How we got to today's Supreme Court ruling

On Sept. 1, the Supreme Court, in a 5-4 vote, allowed the Texas law to go into effect while the appeals process played out with Chief Justice John Roberts siding with the liberals in a dissent. Since then, women in Texas have scrambled across state borders to obtain the procedure, and poor women — without the means to travel — were left with few options.

Lawyers fighting the law called it blatantly unconstitutional and designed with the express intent to make challenges in federal court nearly impossible, therefore nullifying a woman's constitutional right to an abortion.

"Texas designed SB 8 to thwart the supremacy of federal law in open defiance of our constitutional structure," said Solicitor General Elizabeth Prelogar, arguing for the Justice Department, during oral arguments on Nov. 1. "States are free to ask this court to reconsider its constitutional precedents, but they are not free to place themselves above this court, nullify the court's decisions in their borders and block the judicial review necessary to vindicate federal rights."

SB 8, the law in question, bars abortions after the detection of a fetal heartbeat at around six weeks — often before a woman knows she is pregnant — and is in stark contrast to Roe v. Wade, the 1973 landmark decision legalizing abortion nationwide prior to viability, which can occur at around 24 weeks of pregnancy.

While both the providers and the Biden administration had won challenges in federal district court, the conservative 5th US Circuit Court of Appeals reversed those decisions and allowed the law to remain in effect.

The law's novel structure, which bars state officials from enforcing it, is a central part of the litigation.

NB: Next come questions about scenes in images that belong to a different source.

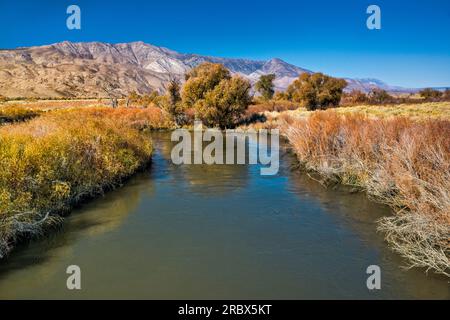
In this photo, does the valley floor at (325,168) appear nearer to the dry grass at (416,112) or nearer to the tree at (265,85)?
the dry grass at (416,112)

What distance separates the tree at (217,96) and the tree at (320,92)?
15465mm

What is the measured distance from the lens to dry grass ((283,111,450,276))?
792 cm

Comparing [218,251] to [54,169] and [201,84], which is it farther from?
[201,84]

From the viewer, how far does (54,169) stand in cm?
1153

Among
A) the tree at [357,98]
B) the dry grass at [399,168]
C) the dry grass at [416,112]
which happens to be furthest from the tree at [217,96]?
the tree at [357,98]

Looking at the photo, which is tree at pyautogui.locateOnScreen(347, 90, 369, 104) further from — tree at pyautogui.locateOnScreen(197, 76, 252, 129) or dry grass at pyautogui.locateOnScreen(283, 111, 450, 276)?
dry grass at pyautogui.locateOnScreen(283, 111, 450, 276)

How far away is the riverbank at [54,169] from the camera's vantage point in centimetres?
907

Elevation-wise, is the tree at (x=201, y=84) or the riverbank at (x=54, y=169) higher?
the tree at (x=201, y=84)

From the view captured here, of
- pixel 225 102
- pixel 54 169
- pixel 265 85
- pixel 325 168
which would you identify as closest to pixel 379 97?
pixel 265 85

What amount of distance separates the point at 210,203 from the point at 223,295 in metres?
6.26

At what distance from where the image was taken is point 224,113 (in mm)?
41438

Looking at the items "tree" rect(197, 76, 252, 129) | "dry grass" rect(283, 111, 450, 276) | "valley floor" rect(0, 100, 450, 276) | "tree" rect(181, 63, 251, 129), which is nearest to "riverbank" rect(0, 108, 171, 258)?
"valley floor" rect(0, 100, 450, 276)
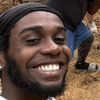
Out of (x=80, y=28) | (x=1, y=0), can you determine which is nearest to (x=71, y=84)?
(x=80, y=28)

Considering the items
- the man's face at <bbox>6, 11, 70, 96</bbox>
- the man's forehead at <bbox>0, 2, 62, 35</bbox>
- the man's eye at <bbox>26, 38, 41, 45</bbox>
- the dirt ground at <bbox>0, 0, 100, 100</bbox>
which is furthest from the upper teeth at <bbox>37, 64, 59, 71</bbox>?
the dirt ground at <bbox>0, 0, 100, 100</bbox>

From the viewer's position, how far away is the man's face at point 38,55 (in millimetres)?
1877

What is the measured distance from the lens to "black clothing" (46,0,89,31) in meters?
4.05

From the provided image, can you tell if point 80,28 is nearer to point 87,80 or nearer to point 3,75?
point 87,80

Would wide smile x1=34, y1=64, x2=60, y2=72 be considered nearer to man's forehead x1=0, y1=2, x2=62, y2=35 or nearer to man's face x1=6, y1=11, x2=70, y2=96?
man's face x1=6, y1=11, x2=70, y2=96

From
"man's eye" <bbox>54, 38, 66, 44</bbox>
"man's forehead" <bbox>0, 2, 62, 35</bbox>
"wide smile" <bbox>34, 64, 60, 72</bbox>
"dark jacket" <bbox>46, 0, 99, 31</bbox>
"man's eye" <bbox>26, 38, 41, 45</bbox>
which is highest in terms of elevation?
"man's forehead" <bbox>0, 2, 62, 35</bbox>

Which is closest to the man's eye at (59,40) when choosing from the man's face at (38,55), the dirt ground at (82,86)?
the man's face at (38,55)

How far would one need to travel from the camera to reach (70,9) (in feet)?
13.4

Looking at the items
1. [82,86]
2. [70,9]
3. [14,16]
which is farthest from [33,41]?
[82,86]

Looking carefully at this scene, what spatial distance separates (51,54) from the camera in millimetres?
1896

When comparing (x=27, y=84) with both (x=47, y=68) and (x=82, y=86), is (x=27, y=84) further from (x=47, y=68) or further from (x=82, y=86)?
(x=82, y=86)

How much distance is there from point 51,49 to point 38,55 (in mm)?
76

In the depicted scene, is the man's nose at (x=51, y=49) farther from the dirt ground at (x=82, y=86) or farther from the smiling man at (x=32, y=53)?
the dirt ground at (x=82, y=86)

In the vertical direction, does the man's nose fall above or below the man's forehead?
below
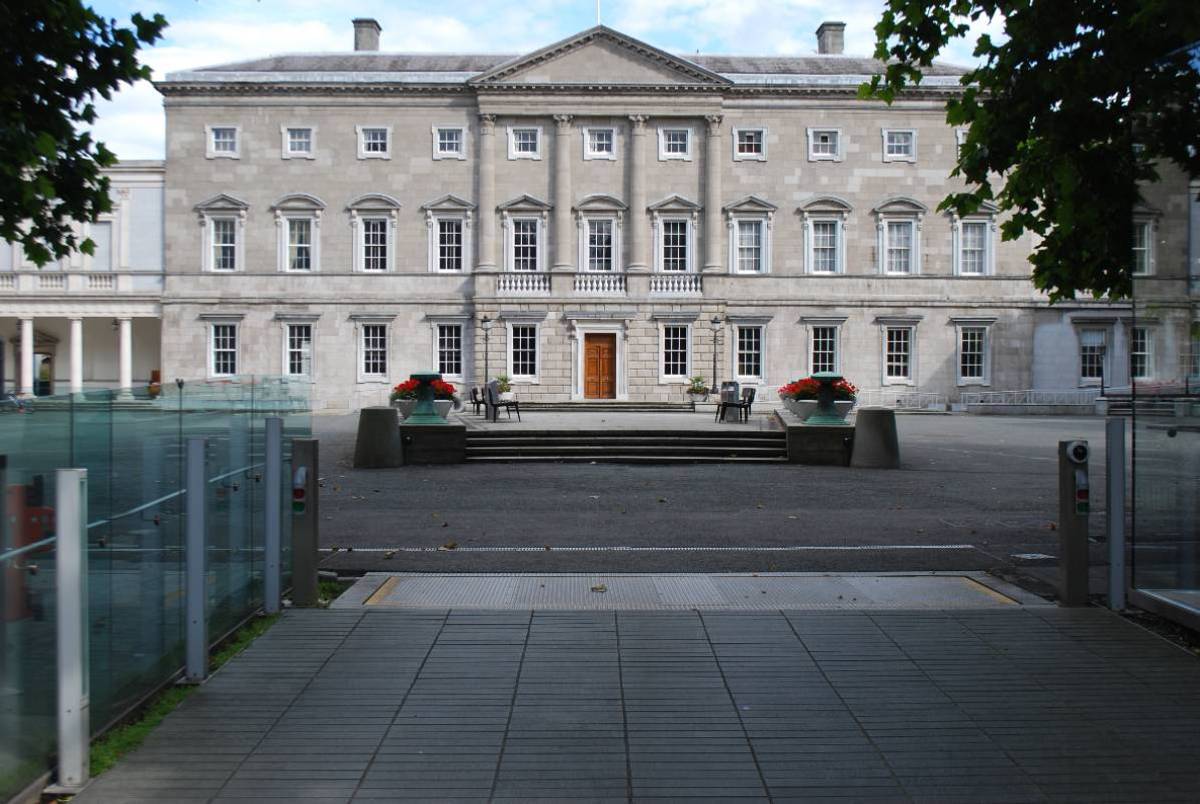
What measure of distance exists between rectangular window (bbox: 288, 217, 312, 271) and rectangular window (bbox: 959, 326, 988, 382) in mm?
29122

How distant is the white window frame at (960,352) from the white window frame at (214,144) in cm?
3271

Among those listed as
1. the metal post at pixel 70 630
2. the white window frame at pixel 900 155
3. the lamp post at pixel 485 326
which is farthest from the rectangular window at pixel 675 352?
the metal post at pixel 70 630

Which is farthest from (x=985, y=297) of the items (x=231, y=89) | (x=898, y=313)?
(x=231, y=89)

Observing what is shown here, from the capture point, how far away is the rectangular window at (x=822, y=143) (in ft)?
156

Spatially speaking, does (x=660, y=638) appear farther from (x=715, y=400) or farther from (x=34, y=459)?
(x=715, y=400)

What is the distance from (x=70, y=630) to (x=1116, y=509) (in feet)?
25.2

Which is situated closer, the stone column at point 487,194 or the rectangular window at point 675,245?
the stone column at point 487,194

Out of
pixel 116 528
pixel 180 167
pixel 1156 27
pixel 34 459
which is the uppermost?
pixel 180 167

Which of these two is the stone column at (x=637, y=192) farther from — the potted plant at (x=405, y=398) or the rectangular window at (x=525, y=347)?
the potted plant at (x=405, y=398)

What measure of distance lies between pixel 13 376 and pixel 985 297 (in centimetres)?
4482

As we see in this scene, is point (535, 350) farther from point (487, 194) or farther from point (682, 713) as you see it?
point (682, 713)

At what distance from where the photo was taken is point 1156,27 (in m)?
10.0

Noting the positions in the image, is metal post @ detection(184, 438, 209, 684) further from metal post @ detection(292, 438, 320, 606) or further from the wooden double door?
the wooden double door

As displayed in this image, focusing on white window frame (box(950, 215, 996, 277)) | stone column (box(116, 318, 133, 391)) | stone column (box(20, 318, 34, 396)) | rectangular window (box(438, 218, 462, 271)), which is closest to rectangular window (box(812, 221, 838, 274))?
white window frame (box(950, 215, 996, 277))
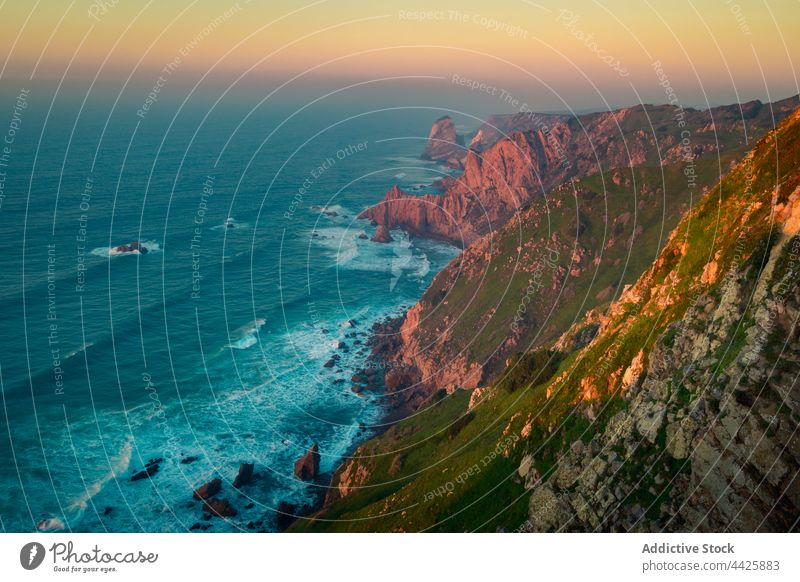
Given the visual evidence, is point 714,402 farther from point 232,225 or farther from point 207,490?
point 232,225

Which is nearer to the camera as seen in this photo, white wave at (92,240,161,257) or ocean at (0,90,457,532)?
ocean at (0,90,457,532)

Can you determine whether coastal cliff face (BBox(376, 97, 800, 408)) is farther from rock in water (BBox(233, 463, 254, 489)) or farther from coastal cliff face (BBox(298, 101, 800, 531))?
coastal cliff face (BBox(298, 101, 800, 531))

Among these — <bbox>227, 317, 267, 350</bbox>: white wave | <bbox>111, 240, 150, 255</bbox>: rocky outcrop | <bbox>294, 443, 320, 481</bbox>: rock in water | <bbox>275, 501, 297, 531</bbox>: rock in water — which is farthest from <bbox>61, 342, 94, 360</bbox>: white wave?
<bbox>275, 501, 297, 531</bbox>: rock in water

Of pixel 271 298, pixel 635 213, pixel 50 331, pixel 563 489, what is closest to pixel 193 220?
pixel 271 298

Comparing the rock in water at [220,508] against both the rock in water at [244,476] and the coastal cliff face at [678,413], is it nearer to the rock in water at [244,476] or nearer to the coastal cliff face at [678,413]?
the rock in water at [244,476]

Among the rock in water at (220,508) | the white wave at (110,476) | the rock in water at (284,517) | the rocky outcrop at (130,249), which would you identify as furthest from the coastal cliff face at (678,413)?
the rocky outcrop at (130,249)
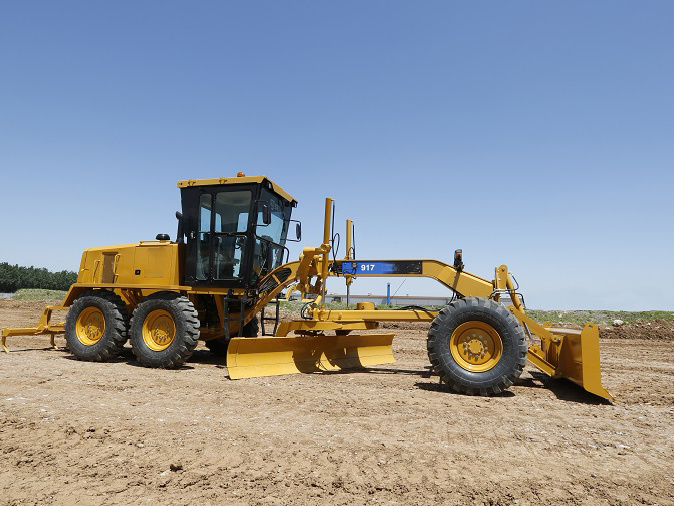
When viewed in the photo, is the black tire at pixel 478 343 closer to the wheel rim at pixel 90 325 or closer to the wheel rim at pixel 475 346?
the wheel rim at pixel 475 346

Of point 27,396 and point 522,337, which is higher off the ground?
point 522,337

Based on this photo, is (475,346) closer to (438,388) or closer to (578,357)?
(438,388)

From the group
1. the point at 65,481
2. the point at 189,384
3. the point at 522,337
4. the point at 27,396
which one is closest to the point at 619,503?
the point at 522,337

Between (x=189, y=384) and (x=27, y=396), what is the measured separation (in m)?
1.87

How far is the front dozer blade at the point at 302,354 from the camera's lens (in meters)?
7.20

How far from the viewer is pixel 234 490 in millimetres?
3168

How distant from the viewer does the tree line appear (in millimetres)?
57281

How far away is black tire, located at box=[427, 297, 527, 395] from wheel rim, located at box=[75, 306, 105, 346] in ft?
20.3

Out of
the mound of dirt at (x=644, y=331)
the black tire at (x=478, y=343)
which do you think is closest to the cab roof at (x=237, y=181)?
the black tire at (x=478, y=343)

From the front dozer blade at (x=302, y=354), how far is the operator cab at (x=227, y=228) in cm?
134

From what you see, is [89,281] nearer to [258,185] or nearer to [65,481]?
[258,185]

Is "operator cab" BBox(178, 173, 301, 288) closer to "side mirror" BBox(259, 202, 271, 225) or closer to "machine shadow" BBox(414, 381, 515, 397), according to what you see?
"side mirror" BBox(259, 202, 271, 225)

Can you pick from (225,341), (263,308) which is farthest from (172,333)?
(225,341)

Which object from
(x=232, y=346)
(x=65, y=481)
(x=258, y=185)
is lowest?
(x=65, y=481)
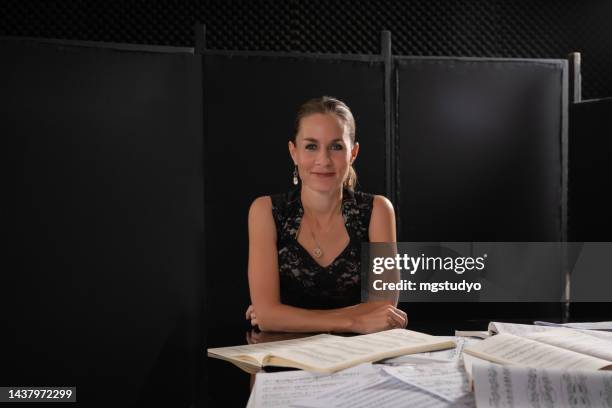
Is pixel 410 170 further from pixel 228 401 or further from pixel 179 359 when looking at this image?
pixel 228 401

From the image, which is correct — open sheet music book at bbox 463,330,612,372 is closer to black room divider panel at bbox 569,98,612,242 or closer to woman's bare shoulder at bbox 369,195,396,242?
woman's bare shoulder at bbox 369,195,396,242

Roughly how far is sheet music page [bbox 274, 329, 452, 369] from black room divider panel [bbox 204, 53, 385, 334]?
179cm

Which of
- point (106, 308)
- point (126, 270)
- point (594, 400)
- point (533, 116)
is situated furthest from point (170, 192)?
point (594, 400)

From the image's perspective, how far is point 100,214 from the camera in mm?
2619

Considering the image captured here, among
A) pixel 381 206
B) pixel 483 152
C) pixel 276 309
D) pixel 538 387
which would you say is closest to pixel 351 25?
pixel 483 152

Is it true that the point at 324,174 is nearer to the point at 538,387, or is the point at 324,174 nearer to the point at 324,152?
the point at 324,152

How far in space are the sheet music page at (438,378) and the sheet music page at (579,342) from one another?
224 mm

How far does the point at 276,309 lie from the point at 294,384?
27.0 inches

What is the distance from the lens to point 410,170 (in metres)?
3.25

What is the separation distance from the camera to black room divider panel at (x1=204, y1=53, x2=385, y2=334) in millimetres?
2934

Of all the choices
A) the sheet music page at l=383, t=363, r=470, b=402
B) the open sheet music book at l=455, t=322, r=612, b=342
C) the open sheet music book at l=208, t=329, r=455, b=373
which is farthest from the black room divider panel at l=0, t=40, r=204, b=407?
the sheet music page at l=383, t=363, r=470, b=402

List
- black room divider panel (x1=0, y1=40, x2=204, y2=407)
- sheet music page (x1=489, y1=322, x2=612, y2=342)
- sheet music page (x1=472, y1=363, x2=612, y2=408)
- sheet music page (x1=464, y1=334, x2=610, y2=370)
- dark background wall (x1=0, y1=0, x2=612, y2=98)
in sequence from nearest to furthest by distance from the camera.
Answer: sheet music page (x1=472, y1=363, x2=612, y2=408), sheet music page (x1=464, y1=334, x2=610, y2=370), sheet music page (x1=489, y1=322, x2=612, y2=342), black room divider panel (x1=0, y1=40, x2=204, y2=407), dark background wall (x1=0, y1=0, x2=612, y2=98)

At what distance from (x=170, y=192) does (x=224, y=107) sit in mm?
499

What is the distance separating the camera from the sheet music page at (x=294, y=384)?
0.86 m
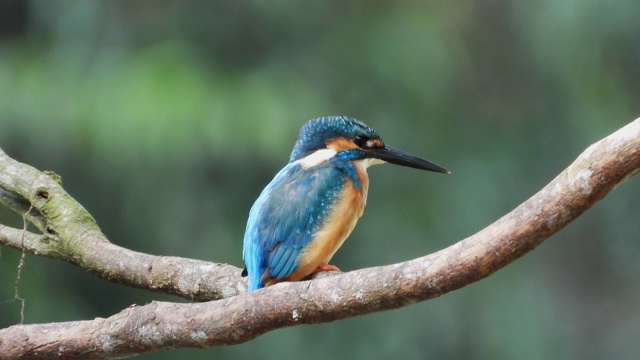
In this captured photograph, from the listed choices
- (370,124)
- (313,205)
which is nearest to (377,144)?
(313,205)

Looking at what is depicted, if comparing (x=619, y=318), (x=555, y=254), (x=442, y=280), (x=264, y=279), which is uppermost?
(x=555, y=254)

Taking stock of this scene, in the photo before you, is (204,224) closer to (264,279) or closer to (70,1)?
(70,1)

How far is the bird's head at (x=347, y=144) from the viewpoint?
352 cm

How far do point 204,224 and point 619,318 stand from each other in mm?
2835

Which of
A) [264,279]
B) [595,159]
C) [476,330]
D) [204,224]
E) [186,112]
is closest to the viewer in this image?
[595,159]

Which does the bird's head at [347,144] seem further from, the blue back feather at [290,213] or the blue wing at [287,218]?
the blue wing at [287,218]

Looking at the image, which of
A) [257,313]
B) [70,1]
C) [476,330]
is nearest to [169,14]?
[70,1]

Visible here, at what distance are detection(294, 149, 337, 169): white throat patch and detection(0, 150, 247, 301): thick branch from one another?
1.48 ft

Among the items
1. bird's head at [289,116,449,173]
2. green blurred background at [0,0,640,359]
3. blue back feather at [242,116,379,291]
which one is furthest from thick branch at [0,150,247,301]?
green blurred background at [0,0,640,359]

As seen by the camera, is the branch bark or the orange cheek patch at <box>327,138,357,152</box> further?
the orange cheek patch at <box>327,138,357,152</box>

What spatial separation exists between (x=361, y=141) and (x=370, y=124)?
337 cm

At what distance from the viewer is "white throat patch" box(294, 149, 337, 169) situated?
3484 millimetres

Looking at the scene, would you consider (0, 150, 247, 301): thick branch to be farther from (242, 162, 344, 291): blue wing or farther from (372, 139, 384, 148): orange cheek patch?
(372, 139, 384, 148): orange cheek patch

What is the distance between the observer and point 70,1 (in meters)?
6.93
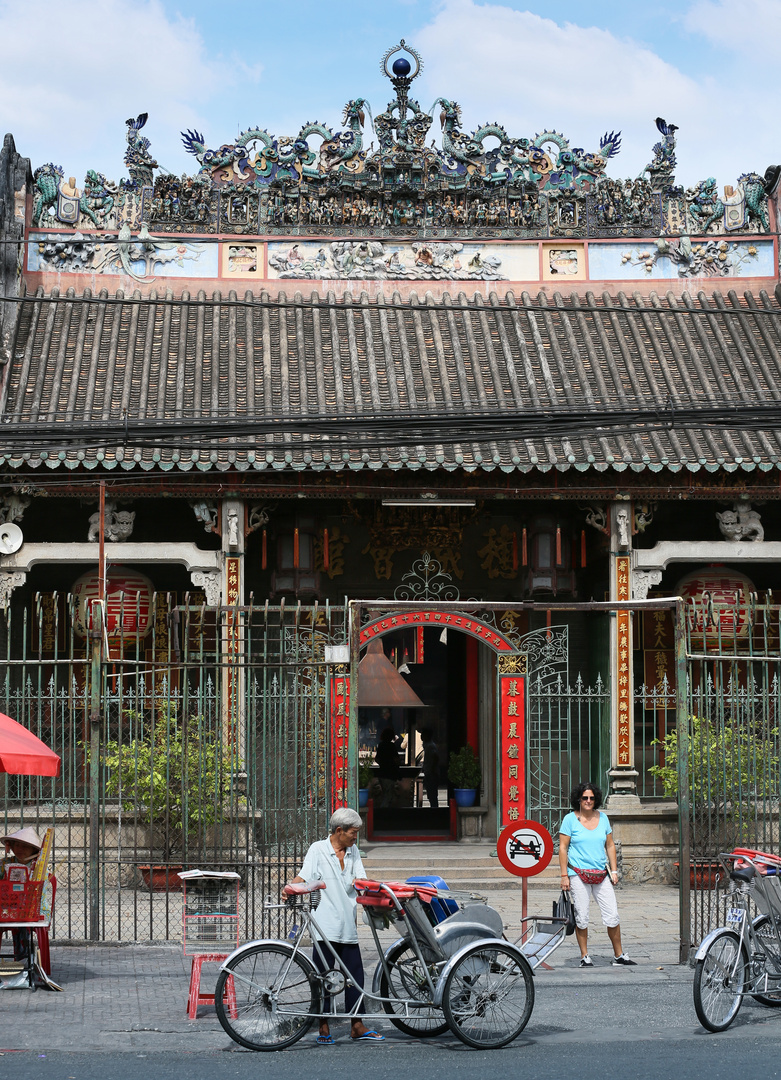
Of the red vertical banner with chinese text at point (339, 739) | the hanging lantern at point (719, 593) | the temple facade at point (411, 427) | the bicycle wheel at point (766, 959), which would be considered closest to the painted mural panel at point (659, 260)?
the temple facade at point (411, 427)

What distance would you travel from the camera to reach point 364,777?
52.3ft

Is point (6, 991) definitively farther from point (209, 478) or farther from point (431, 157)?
point (431, 157)

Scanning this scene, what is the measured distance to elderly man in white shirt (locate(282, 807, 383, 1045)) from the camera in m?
7.23

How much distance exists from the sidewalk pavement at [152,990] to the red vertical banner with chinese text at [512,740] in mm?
1053

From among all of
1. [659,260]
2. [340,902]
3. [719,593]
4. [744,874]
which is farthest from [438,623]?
[659,260]

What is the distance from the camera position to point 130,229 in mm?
16266

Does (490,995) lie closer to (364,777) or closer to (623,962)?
(623,962)

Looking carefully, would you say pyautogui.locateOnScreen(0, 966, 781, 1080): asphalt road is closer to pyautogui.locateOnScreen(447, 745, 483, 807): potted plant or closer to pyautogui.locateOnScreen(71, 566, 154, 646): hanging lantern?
pyautogui.locateOnScreen(71, 566, 154, 646): hanging lantern

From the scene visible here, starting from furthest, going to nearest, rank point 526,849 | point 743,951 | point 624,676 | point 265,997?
1. point 624,676
2. point 526,849
3. point 743,951
4. point 265,997

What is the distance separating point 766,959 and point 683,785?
1781mm

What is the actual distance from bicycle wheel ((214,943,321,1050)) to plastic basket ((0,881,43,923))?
199 centimetres

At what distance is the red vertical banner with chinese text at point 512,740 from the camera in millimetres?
11852

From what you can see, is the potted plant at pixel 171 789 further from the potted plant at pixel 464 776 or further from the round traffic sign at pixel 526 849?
the potted plant at pixel 464 776

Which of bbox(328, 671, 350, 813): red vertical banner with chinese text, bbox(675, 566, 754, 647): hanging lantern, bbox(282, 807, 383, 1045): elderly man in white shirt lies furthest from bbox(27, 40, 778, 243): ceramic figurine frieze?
bbox(282, 807, 383, 1045): elderly man in white shirt
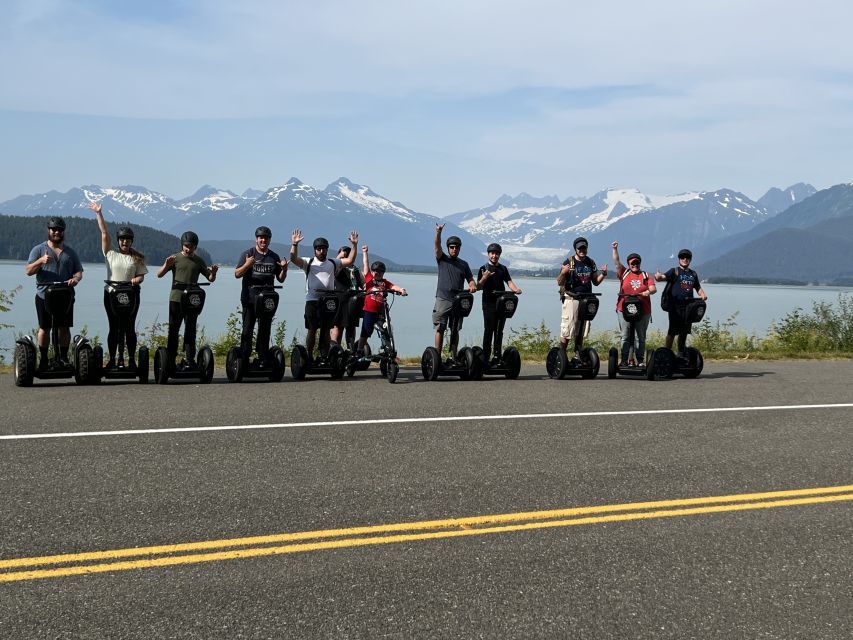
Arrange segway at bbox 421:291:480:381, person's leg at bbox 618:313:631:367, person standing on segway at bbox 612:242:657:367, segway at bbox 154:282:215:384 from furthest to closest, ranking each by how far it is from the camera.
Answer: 1. person's leg at bbox 618:313:631:367
2. person standing on segway at bbox 612:242:657:367
3. segway at bbox 421:291:480:381
4. segway at bbox 154:282:215:384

What happened today: The Supreme Court left in place Friday a Texas abortion law that bars the procedure after the first six weeks of pregnancy, but the justices said that abortion providers have the right to challenge the law in federal court.

The court's action means that the case will return to a district court for further proceedings, but it may still be difficult for providers to open their doors again.

The Supreme Court decision makes it difficult for abortion providers to stop future civil lawsuits

The Supreme Court is seen in Washington, DC, on November 1.
The Supreme Court is seen in Washington, DC, on November 1. (Mandel Ngan/AFP/Getty Images)

The Supreme Court decision makes it difficult for abortion providers in Texas to prevent future civil lawsuits against them for performing abortions. Under the state law, any private citizen across the country can sue individuals thought to have assisted in violating the state’s so-called heartbeat ban.

“The providers won in the sense that their challenge to S.B.8 is allowed to go forward against these state licensing officials, but more importantly, they lost in the sense that they can’t sue anyone else — so that even if their suit succeeds, it’s unlikely to provide them with the relief they need to reopen their doors, that is, to prevent future lawsuits against them for performing abortions,” said Steve Vladeck, CNN Supreme Court analyst and professor at the University of Texas School of Law.

By a vote of 8-1, the court allowed the providers’ challenge to move forward against some state officials, but they divided 5-4 on whether other officials could be sued.

Justice Neil Gorsuch said that the court had agreed to hear the case to see if certain abortion providers could challenge the law. “We conclude that such an action is permissible against some of the named defendants but not others,” Gorsuch wrote.

Justice Sonia Sotomayor, writing for her liberal colleagues, said the court should have gone much further and blocked the law from going into effect when it had the chance back in September while the appeals process played out.

Sotomayor said it was a good thing that the challengers would be able to go into court to challenge the law and that she hoped that a district court would “act expeditiously” to enter the relief.

But, she said, because the court limited which officials could be sued, it will make the legal challenges more difficult to bring, which in turn, could make it more difficult for the providers to open their doors again.